#### WHAT YOU NEED TO DO:
Print, exactly as given, each line of the data from the line containing "Captured in this" up to and including its last line.

#### ENTRIES SUPPLIED:
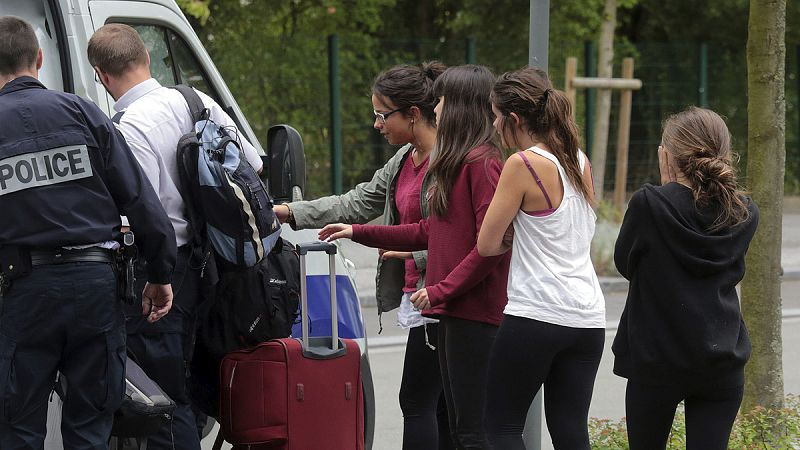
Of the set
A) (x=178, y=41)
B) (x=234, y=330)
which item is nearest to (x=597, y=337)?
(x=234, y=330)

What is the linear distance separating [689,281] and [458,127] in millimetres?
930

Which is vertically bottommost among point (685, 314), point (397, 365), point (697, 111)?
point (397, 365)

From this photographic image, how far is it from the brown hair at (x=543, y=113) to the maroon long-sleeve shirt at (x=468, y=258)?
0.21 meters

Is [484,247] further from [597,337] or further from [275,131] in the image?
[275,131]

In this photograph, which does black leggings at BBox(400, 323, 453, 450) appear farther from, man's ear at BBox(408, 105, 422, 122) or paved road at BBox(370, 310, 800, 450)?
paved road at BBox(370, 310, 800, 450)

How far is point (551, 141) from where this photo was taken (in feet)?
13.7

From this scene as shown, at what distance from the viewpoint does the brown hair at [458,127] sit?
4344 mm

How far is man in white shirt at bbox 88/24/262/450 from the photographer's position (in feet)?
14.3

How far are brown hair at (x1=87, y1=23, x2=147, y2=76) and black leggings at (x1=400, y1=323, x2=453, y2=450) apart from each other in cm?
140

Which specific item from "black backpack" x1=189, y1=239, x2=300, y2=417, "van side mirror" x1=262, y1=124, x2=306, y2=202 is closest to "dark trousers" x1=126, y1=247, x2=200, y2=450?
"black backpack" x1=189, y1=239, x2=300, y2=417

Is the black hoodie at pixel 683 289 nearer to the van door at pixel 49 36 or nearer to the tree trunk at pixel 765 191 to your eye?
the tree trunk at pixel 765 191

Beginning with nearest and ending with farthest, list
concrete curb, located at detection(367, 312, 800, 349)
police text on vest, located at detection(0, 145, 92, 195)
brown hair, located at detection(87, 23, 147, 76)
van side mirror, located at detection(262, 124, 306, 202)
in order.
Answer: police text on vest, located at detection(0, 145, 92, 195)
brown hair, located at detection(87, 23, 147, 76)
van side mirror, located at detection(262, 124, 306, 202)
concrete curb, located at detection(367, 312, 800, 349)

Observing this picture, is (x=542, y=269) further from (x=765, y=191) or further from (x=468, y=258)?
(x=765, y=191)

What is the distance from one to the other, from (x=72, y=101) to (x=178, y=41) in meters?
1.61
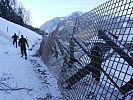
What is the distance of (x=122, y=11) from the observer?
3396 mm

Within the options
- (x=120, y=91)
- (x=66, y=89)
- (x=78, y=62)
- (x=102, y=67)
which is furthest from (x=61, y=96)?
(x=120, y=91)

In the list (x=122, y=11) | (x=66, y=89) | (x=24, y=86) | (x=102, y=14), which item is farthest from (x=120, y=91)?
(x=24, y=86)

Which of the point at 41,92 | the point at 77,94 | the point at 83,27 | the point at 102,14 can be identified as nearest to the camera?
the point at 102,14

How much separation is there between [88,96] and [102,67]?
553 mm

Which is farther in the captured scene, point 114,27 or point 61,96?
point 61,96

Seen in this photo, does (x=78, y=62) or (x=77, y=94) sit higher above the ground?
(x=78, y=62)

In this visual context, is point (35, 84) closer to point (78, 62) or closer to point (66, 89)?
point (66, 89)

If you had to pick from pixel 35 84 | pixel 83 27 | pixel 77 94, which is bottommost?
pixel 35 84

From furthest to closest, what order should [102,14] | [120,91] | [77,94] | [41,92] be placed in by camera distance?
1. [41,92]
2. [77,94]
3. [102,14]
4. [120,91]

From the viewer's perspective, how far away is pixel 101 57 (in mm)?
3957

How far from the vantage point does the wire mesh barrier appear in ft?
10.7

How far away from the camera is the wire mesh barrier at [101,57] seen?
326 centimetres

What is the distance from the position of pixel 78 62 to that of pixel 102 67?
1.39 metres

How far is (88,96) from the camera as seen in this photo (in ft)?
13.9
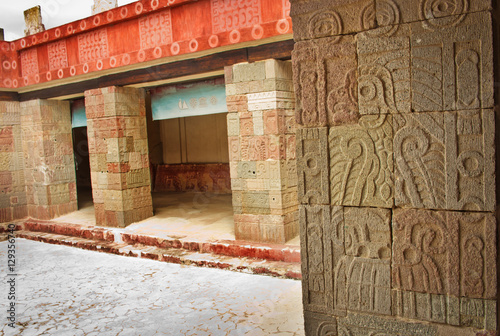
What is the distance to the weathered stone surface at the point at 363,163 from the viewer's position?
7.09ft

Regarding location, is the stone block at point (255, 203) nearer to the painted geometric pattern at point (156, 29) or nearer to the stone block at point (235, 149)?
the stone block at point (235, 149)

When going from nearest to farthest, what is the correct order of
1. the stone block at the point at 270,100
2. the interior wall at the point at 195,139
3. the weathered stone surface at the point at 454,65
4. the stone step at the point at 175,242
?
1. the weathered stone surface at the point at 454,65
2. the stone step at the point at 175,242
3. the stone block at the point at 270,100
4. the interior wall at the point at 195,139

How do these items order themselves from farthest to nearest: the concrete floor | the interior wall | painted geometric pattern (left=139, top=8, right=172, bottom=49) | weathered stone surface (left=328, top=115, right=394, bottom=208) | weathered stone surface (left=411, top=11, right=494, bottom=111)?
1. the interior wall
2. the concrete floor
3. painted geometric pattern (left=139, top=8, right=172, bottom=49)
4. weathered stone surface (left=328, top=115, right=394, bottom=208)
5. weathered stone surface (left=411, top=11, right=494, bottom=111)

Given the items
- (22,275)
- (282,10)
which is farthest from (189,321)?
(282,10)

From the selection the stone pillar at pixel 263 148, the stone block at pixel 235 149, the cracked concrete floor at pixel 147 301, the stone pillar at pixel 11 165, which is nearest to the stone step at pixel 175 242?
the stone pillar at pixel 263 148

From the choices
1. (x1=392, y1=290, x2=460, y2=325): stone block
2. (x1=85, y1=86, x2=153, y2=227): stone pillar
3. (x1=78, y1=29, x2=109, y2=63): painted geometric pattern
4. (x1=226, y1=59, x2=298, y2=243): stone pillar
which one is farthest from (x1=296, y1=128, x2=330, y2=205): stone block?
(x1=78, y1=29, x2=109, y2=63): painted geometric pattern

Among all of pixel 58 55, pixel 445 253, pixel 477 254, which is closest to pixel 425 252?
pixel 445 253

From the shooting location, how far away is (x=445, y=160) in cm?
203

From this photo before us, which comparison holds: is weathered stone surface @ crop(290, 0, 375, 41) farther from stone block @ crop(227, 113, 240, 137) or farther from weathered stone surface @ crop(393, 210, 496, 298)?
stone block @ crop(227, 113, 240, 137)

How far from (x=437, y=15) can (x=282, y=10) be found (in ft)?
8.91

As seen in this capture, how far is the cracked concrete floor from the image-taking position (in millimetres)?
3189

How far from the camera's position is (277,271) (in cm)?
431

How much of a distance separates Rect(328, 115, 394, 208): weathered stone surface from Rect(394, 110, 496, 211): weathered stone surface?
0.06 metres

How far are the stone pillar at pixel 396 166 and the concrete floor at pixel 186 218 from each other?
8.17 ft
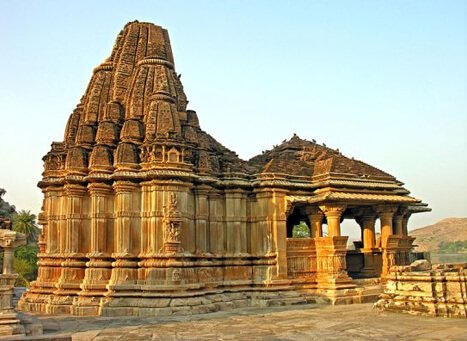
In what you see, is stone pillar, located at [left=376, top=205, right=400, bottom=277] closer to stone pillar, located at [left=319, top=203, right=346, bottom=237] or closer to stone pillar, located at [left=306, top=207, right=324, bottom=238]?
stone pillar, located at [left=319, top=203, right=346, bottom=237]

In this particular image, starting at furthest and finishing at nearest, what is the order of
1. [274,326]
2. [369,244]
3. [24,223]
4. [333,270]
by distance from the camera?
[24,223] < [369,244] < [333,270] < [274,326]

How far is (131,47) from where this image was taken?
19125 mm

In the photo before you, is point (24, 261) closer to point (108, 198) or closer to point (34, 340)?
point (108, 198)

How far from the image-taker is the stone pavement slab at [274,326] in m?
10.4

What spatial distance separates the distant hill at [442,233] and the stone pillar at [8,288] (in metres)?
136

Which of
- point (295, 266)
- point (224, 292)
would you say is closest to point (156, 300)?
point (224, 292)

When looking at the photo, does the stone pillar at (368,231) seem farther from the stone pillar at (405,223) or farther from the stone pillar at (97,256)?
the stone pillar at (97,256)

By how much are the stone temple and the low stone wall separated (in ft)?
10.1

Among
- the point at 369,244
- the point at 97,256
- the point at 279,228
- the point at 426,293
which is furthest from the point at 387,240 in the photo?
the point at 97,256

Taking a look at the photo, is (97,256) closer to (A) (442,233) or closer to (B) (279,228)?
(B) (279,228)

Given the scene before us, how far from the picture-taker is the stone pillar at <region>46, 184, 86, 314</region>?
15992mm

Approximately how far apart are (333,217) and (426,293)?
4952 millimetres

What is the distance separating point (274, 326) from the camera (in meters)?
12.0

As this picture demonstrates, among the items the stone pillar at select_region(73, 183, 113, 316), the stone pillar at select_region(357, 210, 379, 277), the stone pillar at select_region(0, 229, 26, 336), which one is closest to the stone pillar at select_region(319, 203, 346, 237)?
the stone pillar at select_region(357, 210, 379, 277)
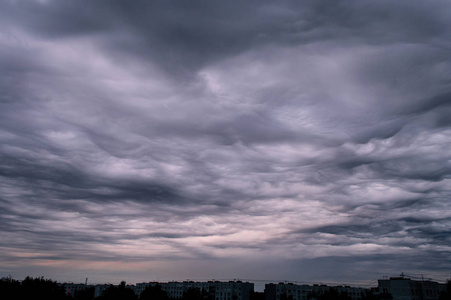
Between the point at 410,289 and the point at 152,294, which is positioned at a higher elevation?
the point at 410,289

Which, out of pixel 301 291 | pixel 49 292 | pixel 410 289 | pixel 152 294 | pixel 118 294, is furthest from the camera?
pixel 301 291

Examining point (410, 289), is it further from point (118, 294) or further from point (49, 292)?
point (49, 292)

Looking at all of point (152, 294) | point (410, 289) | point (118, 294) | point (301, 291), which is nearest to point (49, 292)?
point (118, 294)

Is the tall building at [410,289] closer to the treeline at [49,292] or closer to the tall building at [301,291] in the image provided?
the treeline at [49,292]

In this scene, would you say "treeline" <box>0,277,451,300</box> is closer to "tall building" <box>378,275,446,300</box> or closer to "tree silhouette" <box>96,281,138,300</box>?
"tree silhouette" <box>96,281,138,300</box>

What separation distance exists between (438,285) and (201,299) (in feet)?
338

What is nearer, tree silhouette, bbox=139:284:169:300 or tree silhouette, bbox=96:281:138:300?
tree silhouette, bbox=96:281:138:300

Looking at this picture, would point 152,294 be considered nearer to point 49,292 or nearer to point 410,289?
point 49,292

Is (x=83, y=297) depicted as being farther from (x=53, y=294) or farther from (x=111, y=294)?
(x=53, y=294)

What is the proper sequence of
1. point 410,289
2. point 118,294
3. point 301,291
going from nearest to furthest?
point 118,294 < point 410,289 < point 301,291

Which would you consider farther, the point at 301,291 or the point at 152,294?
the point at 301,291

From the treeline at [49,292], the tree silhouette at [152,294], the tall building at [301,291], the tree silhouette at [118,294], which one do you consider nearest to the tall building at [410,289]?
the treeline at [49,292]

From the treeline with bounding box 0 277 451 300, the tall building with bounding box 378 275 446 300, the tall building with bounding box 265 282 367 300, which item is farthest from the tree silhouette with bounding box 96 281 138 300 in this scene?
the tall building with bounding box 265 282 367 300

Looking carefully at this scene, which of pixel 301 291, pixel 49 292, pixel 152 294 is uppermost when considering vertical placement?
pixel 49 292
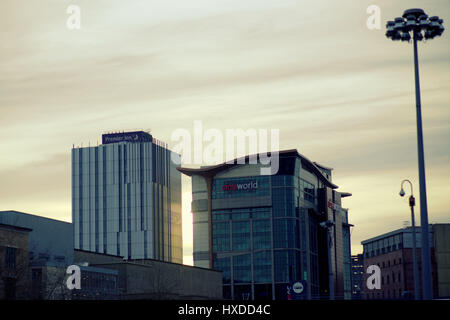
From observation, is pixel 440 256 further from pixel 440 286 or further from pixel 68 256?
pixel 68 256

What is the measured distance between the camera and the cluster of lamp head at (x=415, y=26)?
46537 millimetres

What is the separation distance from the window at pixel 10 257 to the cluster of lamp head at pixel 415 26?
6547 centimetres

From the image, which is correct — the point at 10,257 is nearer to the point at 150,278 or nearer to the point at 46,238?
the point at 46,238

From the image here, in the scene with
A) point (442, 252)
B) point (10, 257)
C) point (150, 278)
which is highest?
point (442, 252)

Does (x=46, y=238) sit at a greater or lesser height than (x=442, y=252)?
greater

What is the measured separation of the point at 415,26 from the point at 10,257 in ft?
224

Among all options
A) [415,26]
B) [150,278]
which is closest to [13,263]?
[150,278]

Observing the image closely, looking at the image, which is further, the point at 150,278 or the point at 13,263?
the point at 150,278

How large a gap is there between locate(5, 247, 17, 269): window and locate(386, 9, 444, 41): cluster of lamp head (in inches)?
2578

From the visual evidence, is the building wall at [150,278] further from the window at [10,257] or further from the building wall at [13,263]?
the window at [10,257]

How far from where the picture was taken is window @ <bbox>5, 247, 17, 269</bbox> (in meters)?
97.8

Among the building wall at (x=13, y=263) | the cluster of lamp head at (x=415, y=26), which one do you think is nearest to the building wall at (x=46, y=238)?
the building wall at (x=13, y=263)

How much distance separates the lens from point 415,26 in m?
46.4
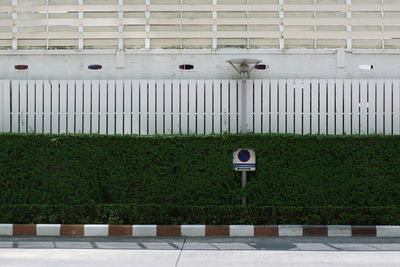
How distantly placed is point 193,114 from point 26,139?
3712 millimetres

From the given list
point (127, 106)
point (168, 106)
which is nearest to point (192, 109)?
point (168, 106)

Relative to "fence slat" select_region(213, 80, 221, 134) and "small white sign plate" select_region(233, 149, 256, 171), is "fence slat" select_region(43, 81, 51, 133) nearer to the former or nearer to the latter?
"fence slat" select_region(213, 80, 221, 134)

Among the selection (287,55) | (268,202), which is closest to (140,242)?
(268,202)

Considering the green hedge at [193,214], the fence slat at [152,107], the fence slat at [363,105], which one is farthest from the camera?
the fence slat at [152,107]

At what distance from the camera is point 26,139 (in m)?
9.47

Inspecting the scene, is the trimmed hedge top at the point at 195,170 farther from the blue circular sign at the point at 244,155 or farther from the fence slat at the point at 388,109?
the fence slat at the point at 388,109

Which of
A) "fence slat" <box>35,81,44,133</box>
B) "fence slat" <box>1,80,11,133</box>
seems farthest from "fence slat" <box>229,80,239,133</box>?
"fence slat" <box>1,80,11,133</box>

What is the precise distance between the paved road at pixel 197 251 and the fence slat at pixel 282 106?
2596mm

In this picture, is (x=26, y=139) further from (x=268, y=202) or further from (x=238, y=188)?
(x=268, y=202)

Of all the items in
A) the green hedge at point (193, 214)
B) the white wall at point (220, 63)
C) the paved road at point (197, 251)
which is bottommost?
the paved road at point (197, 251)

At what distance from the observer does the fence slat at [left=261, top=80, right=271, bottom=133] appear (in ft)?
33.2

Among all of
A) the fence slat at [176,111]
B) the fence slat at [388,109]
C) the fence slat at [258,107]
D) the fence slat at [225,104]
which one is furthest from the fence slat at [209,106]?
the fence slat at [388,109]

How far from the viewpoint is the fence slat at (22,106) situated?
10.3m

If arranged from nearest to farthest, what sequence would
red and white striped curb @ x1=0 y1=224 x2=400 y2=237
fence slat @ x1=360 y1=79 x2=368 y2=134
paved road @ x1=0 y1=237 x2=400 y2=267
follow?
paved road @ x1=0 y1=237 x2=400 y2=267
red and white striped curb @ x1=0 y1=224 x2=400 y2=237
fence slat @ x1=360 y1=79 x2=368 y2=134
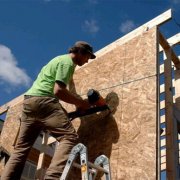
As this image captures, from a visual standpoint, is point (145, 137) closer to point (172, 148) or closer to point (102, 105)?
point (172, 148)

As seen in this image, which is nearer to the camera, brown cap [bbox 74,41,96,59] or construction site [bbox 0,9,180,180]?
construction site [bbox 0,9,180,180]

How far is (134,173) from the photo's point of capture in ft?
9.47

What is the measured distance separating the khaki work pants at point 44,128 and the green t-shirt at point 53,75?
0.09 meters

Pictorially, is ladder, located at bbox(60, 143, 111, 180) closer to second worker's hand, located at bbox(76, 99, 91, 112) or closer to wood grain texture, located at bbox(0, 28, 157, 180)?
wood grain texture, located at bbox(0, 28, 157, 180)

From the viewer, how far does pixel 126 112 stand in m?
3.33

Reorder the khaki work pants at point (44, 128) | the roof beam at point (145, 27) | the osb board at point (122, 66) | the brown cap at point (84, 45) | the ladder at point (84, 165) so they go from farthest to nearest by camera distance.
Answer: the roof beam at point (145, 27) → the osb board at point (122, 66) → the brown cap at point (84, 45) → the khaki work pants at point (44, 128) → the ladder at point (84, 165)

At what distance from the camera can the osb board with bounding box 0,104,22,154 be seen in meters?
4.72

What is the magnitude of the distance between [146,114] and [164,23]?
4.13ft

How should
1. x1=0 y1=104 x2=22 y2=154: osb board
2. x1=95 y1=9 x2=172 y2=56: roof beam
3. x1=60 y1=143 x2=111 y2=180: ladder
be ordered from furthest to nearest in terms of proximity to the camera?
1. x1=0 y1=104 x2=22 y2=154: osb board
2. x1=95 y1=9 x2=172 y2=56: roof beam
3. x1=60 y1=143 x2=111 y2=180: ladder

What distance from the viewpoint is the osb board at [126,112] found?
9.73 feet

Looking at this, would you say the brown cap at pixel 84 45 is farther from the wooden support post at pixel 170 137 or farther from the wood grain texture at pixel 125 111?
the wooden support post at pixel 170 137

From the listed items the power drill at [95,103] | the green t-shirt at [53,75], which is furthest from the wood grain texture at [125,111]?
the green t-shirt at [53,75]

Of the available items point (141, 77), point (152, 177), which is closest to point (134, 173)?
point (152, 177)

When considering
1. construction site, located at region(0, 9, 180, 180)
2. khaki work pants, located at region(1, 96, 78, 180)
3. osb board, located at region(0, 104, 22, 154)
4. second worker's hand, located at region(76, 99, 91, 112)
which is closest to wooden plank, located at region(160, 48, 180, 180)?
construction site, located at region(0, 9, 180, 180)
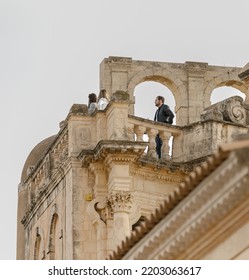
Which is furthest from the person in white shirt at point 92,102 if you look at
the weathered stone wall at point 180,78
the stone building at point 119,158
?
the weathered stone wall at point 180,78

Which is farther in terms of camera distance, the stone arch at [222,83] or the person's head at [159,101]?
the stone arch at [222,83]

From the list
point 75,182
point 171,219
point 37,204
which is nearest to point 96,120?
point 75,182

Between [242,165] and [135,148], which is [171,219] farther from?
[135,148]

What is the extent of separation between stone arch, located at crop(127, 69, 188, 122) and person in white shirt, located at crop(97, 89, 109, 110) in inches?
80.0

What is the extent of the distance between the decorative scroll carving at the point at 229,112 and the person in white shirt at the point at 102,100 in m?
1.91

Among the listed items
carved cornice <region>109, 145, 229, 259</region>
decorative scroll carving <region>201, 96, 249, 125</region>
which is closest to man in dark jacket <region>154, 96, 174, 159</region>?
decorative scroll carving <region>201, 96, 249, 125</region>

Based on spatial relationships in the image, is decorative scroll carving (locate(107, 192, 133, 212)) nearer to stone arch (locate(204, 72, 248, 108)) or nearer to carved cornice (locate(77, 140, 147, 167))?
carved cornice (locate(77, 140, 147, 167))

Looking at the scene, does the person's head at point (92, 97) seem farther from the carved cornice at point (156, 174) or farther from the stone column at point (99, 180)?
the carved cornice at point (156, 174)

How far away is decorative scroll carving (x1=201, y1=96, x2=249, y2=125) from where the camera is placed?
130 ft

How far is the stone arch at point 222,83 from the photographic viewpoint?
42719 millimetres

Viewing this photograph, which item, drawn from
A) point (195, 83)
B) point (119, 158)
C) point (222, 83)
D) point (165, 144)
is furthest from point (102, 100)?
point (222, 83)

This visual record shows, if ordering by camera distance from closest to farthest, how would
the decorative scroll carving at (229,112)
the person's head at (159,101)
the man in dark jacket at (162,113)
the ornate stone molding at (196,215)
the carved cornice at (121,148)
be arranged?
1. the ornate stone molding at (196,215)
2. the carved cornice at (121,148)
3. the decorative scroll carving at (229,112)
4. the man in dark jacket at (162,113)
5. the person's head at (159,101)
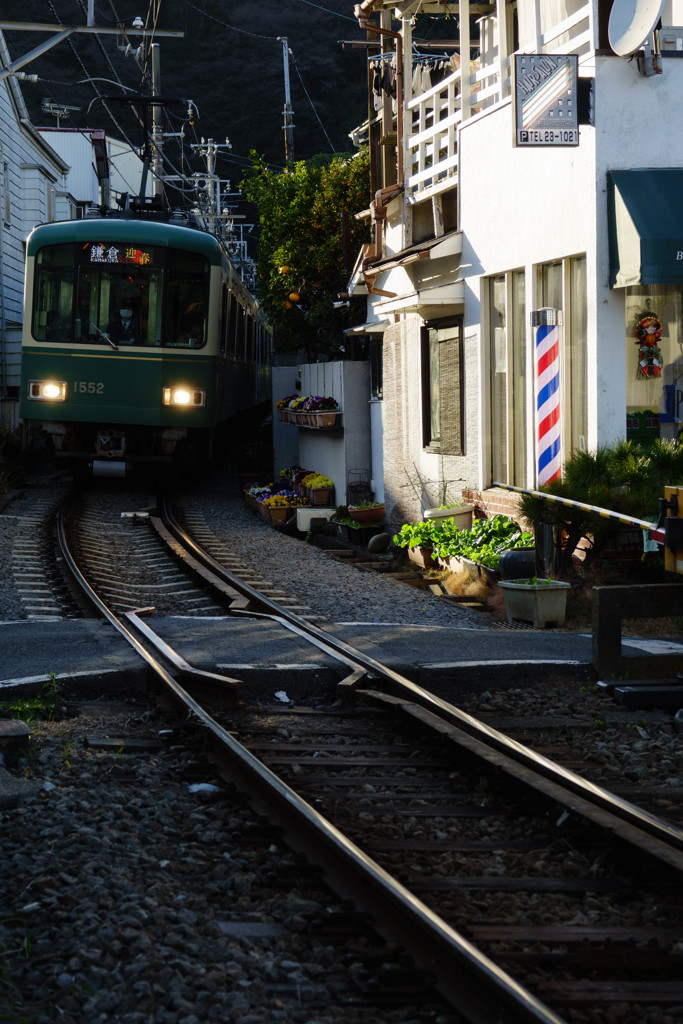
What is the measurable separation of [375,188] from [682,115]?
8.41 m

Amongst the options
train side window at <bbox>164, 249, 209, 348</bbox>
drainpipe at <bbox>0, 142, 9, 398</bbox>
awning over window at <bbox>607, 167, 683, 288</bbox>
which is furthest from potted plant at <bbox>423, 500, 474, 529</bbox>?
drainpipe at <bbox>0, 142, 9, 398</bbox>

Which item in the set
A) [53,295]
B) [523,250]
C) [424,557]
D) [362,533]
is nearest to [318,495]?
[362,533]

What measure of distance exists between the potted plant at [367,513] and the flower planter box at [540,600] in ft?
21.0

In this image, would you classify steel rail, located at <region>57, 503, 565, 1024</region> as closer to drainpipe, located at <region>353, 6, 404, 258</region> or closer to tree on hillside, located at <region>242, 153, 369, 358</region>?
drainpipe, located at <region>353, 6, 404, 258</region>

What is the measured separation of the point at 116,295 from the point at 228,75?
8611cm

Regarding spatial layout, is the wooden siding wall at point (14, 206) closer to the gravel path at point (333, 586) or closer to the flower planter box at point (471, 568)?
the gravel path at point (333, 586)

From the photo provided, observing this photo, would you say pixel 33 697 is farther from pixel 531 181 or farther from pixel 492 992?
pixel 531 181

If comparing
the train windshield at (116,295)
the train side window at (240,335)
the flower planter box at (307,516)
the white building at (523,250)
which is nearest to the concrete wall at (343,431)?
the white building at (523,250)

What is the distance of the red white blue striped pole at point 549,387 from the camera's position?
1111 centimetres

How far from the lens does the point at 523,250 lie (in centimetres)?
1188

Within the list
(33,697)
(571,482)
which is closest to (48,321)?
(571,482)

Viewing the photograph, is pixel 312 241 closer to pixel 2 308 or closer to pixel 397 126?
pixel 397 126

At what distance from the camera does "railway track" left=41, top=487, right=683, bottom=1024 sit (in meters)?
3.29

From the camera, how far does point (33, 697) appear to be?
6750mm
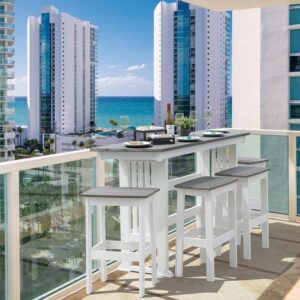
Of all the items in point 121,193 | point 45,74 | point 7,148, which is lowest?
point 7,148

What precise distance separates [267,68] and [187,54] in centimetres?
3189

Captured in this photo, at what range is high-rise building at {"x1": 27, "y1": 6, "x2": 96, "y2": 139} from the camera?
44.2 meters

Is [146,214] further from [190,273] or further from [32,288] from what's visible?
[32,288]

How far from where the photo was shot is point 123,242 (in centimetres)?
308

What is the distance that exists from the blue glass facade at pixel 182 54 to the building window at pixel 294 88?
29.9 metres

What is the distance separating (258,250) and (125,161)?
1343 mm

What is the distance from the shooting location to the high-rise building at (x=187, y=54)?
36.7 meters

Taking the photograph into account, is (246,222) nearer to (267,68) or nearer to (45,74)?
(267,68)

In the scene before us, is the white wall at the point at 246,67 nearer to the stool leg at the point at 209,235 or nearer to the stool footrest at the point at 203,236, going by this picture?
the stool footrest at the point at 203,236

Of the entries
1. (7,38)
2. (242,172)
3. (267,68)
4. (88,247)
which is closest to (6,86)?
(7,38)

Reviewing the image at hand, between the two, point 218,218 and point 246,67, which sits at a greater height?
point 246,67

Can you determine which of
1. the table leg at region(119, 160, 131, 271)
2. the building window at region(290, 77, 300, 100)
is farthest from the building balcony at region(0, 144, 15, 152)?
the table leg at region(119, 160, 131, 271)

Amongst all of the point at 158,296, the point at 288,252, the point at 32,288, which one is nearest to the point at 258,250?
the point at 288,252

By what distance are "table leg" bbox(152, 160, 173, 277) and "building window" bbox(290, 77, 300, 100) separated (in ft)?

#### OUTPUT FOR THIS EXERCISE:
Captured in this photo, at what range is high-rise building at {"x1": 27, "y1": 6, "x2": 96, "y2": 139} from the camera?
44.2 meters

Is [146,214] further from [190,273] or further from [32,288] from what's visible?
[32,288]

How far from where the photo was shot is point 123,242 (in centimetres)?
308

What is the distance that exists from the blue glass facade at pixel 182 54 to the building window at pixel 294 88?
29.9 metres

What is the distance separating (258,250) and (125,161)?
1343 mm

What is the distance from the shooting location to the high-rise building at (x=187, y=54)?
36.7 meters

Taking the photograph into account, is (246,222) nearer to (267,68) or nearer to (45,74)?
(267,68)

In the scene before us, is the white wall at the point at 246,67 nearer to the stool leg at the point at 209,235 or nearer to the stool footrest at the point at 203,236, going by this picture?
the stool footrest at the point at 203,236

Of the entries
1. (7,38)
2. (242,172)
3. (267,68)
4. (88,247)
which is closest to (6,86)?
(7,38)

Reviewing the image at hand, between the two, point 218,218 and point 246,67, which sits at a greater height?
point 246,67

Can you determine which of
1. the table leg at region(119, 160, 131, 271)
2. the building window at region(290, 77, 300, 100)
is farthest from the building balcony at region(0, 144, 15, 152)?
the table leg at region(119, 160, 131, 271)

Amongst all of the point at 158,296, the point at 288,252, the point at 32,288, which one is nearest to the point at 258,250?
the point at 288,252

By what distance are "table leg" bbox(152, 160, 173, 277) and "building window" bbox(290, 77, 300, 100) separated (in ft)?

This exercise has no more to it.